I would like to spread the date column into new columns (Date 1, Date 2, Date 3, etc.) for each observation in chronological order. I would also like to add a column with the corresponding result My data looks like this:
> CV
Name Accession MRN Collected Result
1 Doe, John 123 55555 2022-01-05 Detected
2 Doe, John 234 55555 2022-01-06 Negative
3 Doe, John 345 55555 2022-01-07 Detected
4 Doe, Jane 456 66666 2022-01-08 Negative
5 Doe, Jane 567 66666 2022-01-09 Negative
6 Doe, Jane 678 66666 2022-01-20 Negative
I would like it to look like this
Name MRN Date_1 Result_1 Date_2 Result_2 Date_3 Result_3
Doe, John 55555 2022-01-05 Detected 2022-01-06 Negative 2022-01-07 Detected
Doe, Jane 66666 2022-01-08 Negative 2022-01-09 Negative 2022-01-20 Negative
I think I may need to use the accession number as a key but I'm not really sure how to perform this?

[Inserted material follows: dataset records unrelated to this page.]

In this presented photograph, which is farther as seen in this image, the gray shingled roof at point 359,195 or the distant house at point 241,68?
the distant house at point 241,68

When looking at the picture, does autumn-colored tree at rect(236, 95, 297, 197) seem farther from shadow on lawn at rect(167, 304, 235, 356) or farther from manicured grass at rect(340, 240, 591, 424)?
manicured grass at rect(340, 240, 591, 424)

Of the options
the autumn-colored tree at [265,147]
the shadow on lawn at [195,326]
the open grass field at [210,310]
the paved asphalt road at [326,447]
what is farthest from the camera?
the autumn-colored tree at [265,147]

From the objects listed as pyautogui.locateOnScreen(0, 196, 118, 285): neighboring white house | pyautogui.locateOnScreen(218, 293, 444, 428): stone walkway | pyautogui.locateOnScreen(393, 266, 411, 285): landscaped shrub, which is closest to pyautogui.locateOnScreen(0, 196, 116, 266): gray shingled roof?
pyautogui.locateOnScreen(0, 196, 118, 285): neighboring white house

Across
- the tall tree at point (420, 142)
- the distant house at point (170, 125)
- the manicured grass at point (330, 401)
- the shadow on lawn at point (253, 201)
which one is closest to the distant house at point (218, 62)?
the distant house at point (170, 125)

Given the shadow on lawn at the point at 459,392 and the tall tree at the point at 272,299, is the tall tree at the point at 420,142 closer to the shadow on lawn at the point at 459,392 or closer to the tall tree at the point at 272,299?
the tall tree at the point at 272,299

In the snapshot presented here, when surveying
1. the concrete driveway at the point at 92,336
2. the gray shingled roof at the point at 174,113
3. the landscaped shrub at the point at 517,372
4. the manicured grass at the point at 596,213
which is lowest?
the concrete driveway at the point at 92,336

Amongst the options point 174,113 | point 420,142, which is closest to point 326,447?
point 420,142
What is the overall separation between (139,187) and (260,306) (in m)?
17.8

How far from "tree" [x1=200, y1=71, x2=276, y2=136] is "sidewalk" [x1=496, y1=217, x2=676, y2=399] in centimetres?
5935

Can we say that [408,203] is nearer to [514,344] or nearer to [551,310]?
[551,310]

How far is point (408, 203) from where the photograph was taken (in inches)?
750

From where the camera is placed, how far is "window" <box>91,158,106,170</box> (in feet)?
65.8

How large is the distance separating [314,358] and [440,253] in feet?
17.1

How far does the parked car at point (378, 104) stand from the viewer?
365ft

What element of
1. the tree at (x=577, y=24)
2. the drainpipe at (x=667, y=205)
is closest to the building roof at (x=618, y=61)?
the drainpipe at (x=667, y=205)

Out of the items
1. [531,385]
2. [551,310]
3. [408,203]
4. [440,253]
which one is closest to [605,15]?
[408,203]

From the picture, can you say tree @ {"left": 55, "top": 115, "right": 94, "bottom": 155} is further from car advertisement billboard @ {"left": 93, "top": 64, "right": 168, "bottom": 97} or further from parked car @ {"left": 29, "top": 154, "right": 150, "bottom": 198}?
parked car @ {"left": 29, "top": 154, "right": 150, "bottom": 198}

Name <- c("Doe, John", "Doe, John", "Doe, John", "Doe, Jane",
"Doe, Jane", "Doe, Jane")
Accession <- c(123, 234, 345, 456, 567, 678)
MRN <- c(55555, 55555, 55555, 66666, 66666, 66666)
Collected <- c("2022-01-05", "2022-01-06", "2022-01-07", "2022-01-08",
"2022-01-09", "2022-01-20")
Result <- c("Detected", "Negative", "Detected", "Negative",
"Negative", "Negative")
CV <- data.frame(Name, Accession, MRN, Collected, Result)
You could replace the Accession by a running id (1, 2, 3, ...) and use reshape
.
> CV |>
+ transform(Accession=ave(Name, Name, FUN=seq_along)) |>
+ reshape(idvar=c('Name', 'MRN'), timevar='Accession', direction='wide')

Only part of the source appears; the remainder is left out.